Weigering inschrijving als ziekenfondsverzekerde op basis van loongrens en uitkering krachtens de Algemene nabestaandenwet

In deze zaak gaat het om de weigering van de Onderlinge Waarborgmaatschappij Amicon Zorgverzekeraar om gedaagde per 1 januari 1998 in te schrijven als ziekenfondsverzekerde. De weigering was gebaseerd op het feit dat het loon van gedaagde op de peildatum van 1 november 1997 meer bedroeg dan de voor 1998 vastgestelde loongrens van f 62.200,--. Gedaagde had bezwaar gemaakt tegen dit besluit, wat leidde tot een uitspraak van de Rechtbank Arnhem op 4 april 2000, waarin het beroep van gedaagde gegrond werd verklaard en het besluit van de zorgverzekeraar werd vernietigd. De rechtbank oordeelde dat de zorgverzekeraar een nieuw besluit moest nemen, rekening houdend met de uitkering krachtens de Algemene nabestaandenwet (Anw) die gedaagde ontving.

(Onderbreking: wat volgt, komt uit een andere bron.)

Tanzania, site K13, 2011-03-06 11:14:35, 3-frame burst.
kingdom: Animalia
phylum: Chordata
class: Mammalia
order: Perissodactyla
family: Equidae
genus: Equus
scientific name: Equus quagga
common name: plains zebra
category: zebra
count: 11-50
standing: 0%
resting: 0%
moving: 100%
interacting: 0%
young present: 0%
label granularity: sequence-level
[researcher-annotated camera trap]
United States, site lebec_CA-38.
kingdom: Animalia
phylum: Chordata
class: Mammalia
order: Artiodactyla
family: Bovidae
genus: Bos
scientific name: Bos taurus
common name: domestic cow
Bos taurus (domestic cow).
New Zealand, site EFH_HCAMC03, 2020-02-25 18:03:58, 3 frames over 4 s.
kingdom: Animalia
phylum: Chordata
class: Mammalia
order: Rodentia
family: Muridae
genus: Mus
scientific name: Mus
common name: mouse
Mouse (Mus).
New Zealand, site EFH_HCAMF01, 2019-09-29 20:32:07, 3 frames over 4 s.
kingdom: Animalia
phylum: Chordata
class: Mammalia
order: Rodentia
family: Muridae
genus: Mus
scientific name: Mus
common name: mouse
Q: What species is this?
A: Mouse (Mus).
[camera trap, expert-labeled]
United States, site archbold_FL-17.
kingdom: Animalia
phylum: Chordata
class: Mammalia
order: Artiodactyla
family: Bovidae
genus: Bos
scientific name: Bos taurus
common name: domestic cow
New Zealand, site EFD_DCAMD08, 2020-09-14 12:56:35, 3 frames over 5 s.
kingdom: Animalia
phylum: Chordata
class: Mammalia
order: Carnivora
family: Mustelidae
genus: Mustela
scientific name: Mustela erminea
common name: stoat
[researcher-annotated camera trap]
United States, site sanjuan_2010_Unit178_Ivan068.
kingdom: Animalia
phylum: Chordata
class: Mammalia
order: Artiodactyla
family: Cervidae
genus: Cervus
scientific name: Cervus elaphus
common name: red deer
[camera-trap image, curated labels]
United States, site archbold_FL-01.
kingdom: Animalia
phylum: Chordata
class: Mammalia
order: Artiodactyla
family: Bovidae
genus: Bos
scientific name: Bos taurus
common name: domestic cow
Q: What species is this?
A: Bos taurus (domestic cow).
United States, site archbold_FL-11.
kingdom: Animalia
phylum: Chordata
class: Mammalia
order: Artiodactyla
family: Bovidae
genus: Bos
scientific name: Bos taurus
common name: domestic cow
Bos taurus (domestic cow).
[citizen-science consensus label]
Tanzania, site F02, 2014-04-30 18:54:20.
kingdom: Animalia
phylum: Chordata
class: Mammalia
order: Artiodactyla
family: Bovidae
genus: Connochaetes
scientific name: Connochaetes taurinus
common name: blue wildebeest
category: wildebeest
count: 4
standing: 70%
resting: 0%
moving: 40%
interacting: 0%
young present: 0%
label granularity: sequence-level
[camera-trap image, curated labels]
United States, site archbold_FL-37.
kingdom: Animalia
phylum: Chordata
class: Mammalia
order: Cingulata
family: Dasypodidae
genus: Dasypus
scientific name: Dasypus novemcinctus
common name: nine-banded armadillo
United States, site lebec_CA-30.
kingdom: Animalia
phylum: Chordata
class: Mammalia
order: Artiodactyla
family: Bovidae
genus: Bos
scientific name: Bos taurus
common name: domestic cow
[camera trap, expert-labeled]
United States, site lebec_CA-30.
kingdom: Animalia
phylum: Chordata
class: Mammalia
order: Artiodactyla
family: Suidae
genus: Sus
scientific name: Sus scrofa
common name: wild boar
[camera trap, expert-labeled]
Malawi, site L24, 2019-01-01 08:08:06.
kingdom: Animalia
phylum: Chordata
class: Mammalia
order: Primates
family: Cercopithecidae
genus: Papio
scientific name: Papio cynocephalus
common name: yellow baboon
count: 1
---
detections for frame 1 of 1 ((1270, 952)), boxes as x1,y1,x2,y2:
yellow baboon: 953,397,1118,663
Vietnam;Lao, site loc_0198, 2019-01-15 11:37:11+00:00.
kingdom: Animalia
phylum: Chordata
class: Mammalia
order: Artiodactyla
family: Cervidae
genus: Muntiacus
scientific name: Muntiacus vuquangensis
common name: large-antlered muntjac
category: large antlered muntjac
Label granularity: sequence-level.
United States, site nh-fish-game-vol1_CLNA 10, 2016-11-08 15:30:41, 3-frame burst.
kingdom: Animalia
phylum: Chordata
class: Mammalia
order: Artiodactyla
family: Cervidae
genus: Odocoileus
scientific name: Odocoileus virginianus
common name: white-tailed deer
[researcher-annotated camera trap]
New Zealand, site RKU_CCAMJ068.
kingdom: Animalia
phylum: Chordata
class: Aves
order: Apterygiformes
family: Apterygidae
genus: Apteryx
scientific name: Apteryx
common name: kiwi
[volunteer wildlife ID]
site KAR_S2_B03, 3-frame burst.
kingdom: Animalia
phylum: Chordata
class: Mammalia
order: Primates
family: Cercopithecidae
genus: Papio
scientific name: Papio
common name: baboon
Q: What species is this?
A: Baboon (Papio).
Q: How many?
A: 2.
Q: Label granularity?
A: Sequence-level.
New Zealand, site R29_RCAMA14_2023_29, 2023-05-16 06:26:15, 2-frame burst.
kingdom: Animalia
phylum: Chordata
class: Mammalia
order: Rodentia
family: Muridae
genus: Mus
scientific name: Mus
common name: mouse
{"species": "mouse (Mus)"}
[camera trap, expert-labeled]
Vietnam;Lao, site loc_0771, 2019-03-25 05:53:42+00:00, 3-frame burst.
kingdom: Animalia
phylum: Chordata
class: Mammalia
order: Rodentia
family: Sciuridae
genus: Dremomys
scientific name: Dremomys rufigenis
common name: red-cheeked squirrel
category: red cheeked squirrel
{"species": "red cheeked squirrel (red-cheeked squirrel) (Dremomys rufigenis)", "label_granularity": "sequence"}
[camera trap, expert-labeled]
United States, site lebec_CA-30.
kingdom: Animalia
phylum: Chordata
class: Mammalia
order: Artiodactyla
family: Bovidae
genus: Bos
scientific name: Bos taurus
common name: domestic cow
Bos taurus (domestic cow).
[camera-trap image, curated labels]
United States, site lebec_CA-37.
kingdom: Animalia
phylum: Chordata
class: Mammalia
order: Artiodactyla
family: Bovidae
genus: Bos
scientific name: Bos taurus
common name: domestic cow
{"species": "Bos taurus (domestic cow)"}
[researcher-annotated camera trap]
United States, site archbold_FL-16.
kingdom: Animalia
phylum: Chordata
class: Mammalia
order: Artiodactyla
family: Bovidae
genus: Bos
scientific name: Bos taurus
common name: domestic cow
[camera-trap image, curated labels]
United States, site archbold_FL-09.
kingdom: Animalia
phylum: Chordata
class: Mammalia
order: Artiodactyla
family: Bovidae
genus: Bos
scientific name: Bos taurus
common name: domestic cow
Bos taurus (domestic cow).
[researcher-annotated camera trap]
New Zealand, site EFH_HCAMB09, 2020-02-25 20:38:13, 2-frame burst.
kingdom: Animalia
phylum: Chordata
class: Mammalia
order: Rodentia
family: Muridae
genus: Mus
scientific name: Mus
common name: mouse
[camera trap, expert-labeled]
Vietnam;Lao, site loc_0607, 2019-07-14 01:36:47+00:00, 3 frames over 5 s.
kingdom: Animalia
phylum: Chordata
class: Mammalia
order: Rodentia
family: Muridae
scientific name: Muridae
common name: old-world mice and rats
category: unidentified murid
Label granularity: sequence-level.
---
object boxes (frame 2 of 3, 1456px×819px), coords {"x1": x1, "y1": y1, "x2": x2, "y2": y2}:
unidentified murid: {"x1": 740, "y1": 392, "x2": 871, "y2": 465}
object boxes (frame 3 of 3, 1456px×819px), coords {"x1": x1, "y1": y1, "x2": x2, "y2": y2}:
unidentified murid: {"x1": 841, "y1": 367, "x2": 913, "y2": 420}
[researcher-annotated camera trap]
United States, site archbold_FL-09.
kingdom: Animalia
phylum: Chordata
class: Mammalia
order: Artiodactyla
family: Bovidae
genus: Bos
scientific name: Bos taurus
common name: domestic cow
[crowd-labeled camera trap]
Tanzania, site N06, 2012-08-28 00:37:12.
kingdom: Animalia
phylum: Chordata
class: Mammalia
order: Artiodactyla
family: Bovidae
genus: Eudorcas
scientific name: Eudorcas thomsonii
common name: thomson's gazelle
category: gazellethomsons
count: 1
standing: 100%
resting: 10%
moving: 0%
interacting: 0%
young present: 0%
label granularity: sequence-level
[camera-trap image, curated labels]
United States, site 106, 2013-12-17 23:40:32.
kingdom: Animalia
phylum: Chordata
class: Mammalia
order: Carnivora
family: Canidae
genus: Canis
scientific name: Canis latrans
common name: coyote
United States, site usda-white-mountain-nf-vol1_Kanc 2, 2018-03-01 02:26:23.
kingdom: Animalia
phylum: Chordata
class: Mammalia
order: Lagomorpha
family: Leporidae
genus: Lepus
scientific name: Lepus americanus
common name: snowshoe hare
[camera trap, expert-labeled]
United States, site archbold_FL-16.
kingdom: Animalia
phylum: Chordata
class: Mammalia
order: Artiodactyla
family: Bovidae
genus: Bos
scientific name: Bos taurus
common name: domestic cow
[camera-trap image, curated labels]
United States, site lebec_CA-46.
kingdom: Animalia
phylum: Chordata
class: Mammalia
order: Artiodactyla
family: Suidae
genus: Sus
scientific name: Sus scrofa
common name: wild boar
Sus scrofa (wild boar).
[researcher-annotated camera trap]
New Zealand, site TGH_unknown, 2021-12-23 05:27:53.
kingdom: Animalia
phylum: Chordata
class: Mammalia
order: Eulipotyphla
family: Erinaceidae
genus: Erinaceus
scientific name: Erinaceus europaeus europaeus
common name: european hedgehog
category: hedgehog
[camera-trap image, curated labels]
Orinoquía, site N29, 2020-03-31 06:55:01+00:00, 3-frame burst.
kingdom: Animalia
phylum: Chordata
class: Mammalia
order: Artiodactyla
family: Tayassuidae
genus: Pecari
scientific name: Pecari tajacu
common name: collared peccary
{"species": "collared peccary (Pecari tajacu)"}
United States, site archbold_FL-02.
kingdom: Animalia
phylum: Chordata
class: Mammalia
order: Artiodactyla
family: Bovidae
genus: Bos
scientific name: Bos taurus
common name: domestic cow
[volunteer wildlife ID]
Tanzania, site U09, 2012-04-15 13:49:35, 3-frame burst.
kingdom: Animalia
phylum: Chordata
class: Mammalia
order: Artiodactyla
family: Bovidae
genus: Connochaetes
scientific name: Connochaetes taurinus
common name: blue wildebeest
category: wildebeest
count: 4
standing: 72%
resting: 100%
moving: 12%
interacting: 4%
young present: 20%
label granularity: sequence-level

De zorgverzekeraar ging in hoger beroep tegen deze uitspraak. Tijdens de zitting op 12 april 2002 was de zorgverzekeraar vertegenwoordigd door mr. A.J. Vosmeijer, terwijl gedaagde niet aanwezig was. De Centrale Raad van Beroep oordeelde dat de zorgverzekeraar ten onrechte geen rekening had gehouden met de wijziging in de hoogte van de Anw-uitkering van gedaagde per 1 januari 1998. De Raad benadrukte dat, volgens de Ziekenfondswet, niet alleen het loon maar ook de uitkering krachtens de Anw van belang is voor de beoordeling of de loongrens wordt overschreden.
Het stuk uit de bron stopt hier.